In late December 2022, an extreme cold weather system threatened the lives of the unhoused population in Denver, Colorado, and surrounding communities. This prompted Gov. Jared Polis to activate the Colorado National Guard to assist local authorities with staffing warming shelters as ambient temperatures were expected to hover around -10 degrees Fahrenheit for several nights, just before the Christmas holiday.
Colorado National Guard Director of Joint Staff U.S. Army Brig. Gen. Scott Sherman directed CONG members to oversee operations at specified locations in and around Denver. Service members distributed food and supplies while providing a safe place for people seeking shelter during the storm.
“The dedication, commitment and professionalism of our service members was on full display and very much appreciated by the city of Denver and the state of Colorado,” said Sherman. “Our incredible personnel happily volunteered to work this mission right before the Christmas holiday, experiencing and solving challenges that only this type of mission presents. Three Airmen – true heroes – saved the lives of two shelter clients.”

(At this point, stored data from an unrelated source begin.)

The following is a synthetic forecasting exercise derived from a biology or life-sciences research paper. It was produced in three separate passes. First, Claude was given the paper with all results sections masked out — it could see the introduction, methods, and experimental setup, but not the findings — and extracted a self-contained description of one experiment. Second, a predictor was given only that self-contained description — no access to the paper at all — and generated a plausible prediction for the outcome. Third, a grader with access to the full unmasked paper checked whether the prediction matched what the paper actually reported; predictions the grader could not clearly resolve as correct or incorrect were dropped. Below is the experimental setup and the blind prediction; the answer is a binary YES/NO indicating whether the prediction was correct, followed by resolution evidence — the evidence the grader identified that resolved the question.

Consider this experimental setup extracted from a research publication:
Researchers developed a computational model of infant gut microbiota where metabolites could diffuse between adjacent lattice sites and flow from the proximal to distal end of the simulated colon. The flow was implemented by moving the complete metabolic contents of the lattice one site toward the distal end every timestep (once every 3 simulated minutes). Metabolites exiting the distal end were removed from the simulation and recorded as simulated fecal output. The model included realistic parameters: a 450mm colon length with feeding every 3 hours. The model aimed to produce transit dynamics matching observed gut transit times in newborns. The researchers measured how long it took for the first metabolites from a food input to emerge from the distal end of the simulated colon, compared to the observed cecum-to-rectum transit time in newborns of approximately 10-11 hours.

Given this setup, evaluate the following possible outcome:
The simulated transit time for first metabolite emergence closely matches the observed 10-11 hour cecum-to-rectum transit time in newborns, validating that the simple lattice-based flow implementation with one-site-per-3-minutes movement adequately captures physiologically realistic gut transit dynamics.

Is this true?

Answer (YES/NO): YES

Several people who were being housed experienced life threatening medical issues, which necessitated a response from Guard members.

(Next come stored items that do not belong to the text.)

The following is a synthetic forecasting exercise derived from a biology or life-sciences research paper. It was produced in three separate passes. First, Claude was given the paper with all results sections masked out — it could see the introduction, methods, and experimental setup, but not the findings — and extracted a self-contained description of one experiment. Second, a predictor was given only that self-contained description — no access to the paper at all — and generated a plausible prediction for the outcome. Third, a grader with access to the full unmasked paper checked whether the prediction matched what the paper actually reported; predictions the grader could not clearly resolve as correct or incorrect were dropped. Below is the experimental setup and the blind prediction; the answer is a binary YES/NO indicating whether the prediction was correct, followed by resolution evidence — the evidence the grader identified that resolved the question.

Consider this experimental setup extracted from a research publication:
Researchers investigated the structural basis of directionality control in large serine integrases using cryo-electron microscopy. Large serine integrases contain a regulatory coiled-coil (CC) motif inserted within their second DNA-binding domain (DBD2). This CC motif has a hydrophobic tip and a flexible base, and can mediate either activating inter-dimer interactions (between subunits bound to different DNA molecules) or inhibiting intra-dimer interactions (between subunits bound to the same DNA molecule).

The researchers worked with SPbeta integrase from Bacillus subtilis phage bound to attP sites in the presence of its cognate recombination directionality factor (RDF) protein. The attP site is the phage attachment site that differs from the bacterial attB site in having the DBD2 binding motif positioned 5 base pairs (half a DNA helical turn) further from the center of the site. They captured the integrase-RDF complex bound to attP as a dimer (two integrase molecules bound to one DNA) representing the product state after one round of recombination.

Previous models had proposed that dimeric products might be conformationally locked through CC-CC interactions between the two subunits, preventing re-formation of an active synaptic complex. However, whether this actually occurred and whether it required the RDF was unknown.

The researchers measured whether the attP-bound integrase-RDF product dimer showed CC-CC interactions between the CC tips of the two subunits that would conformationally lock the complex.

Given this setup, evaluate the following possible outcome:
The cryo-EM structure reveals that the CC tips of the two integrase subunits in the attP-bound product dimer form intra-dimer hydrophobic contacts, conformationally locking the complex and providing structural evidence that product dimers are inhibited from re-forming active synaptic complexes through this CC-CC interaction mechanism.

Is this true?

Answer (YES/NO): YES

140th Wing, Colorado Air National Guard Emergency Manager Airman 1st Class Diego Sigala, working at the shelter at the Denver Coliseum, was called to the dining area for an unresponsive female and immediately jumped into action.
“Upon arriving, two Denver County Sheriff deputies were providing aid,” Sigala said. “I assessed the situation and attempted a sternal rub on the individual's breastbone for pain stimulation with no responsiveness.”
Sigala said the deputies were out of Narcan, a medication provided to responders by the American Red Cross, one of the lead agencies for the response. Sigala serves as mental health clinician for the Colorado Department of Human Services as his civilian career and came equipped with his medical bag, which contains Narcan, so he would be ready in any emergency medical situation. He gave what he had to one of the deputies to administer to the patient.
“I then pulled out my trauma shears and cut off her hoodie because I noticed her tight clothing may have been hindering her ability to breathe when her respiratory drive was already compromised,” Sigala said. “She finally became conscious at about the time Denver Fire and Denver Health Paramedics arrived.”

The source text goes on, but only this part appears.